Methods: In this study two datasets were built consisting of image representation of ECG that were labelled given one specific heartbeat: 1. labelled given the last heartbeat and 2. labelled given the first heartbeat. DL models were trained with each dataset. Three different explainability methods were applied to the DL models to explain their classification. These methods produce attribution maps in which the intensity of the pixels are proportional to their importance to the classification task. Thus, we developed a metric to quantify the focus of the models in the region of interest (ROI) of the ECG representation.

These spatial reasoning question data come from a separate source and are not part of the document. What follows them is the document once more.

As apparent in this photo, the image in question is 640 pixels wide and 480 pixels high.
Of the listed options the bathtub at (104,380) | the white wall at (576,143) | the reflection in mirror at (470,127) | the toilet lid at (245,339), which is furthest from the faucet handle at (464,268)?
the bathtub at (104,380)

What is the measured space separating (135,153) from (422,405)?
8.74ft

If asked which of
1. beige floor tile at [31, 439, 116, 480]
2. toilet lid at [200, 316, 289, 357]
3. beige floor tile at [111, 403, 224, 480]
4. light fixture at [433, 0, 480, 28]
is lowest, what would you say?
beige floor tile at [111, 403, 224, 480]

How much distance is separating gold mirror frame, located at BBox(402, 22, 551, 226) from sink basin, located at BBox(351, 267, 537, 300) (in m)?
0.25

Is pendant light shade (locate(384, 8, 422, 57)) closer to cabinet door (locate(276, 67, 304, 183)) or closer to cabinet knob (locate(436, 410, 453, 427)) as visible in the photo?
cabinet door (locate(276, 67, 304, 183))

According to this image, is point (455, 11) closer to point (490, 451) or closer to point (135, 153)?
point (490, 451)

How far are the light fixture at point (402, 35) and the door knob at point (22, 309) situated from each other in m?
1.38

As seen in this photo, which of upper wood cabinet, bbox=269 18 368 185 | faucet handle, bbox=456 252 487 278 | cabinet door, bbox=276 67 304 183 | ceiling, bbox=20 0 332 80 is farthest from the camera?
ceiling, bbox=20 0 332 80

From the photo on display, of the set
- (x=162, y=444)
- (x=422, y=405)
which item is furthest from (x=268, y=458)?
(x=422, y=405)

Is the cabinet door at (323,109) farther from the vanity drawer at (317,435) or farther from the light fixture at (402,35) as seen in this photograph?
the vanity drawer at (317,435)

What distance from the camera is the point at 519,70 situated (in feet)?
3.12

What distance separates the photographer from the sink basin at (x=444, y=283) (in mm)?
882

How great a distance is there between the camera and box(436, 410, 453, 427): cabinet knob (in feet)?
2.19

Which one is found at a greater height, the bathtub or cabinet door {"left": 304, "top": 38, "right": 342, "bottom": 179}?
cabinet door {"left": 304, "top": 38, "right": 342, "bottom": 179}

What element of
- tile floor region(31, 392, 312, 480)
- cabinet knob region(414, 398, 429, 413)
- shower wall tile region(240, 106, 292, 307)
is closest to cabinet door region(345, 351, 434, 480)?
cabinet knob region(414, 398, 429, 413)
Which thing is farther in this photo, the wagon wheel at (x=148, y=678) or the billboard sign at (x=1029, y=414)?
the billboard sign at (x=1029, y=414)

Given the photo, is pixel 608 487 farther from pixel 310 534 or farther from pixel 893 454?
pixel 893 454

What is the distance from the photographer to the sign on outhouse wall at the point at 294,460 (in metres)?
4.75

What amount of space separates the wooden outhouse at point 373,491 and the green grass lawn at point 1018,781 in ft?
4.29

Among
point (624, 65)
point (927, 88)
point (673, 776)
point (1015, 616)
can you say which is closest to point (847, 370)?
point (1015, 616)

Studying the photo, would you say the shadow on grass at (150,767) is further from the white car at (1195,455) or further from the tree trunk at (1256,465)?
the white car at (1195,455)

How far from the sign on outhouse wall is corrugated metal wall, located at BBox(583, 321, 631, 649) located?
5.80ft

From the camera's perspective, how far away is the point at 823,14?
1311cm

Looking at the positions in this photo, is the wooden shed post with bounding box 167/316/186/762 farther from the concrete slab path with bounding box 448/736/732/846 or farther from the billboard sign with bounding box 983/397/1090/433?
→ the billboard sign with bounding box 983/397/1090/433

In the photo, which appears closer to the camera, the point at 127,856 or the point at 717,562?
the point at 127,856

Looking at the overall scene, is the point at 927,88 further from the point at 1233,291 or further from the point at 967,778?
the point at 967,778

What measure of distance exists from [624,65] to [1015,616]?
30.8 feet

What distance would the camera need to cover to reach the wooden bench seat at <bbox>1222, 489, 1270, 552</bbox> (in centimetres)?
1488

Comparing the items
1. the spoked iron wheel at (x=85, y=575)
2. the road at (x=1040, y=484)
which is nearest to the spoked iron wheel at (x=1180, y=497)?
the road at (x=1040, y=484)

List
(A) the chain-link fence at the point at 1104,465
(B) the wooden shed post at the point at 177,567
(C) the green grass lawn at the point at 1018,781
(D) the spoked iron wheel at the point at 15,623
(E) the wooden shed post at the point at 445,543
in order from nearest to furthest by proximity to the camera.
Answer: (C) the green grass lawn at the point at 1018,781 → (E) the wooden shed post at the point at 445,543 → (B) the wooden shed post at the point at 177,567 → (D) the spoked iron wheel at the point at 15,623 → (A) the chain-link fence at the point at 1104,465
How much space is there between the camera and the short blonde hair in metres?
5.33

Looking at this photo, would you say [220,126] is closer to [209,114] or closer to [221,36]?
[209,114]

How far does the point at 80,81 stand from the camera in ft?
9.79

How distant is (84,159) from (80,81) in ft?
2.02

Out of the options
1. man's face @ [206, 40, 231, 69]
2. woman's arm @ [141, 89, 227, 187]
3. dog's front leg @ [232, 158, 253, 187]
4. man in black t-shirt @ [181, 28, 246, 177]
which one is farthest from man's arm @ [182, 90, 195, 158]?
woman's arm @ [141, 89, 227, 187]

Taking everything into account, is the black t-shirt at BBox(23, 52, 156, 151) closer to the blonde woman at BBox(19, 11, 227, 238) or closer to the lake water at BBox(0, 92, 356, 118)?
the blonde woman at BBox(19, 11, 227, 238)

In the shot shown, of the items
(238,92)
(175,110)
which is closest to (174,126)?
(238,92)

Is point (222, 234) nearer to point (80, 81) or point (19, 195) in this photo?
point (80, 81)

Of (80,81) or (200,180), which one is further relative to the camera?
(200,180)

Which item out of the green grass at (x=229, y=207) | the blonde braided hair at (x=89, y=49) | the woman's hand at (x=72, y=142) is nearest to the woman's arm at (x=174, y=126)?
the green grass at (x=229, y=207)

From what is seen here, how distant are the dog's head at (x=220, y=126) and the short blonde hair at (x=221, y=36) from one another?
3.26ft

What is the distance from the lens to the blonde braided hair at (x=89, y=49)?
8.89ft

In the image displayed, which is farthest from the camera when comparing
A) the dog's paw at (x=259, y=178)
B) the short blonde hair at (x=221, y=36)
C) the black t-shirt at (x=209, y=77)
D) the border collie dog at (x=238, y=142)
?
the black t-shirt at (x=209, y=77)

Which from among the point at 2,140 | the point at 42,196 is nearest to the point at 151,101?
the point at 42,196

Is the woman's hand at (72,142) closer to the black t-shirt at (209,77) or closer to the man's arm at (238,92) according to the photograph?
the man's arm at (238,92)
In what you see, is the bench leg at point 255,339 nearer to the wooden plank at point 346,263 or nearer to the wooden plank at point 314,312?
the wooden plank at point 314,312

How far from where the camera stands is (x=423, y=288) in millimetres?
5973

Results: The developed classification models achieved accuracy scores of around 93.66% and 91.72% in the testing set. The explainability methods were successfully applied to these models. The quantification metric developed in this work demonstrated that, in most cases, the models did have a focus around the heartbeat of interest. The results ranged from around 8.8% in the worst case, until 32.4%, where the random focus would mean a value of approximately 10%.
Conclusions: The classification models performed accurately in the two datasets, however, even though their focus is higher in the ROI of the figures compared with the random case, the results allow the interpretation that other regions of the figures might also be important for classification. In the future, it should be investigated the importance of regions outside the ROI and also if specific waves of the ECG signal contribute to the classification.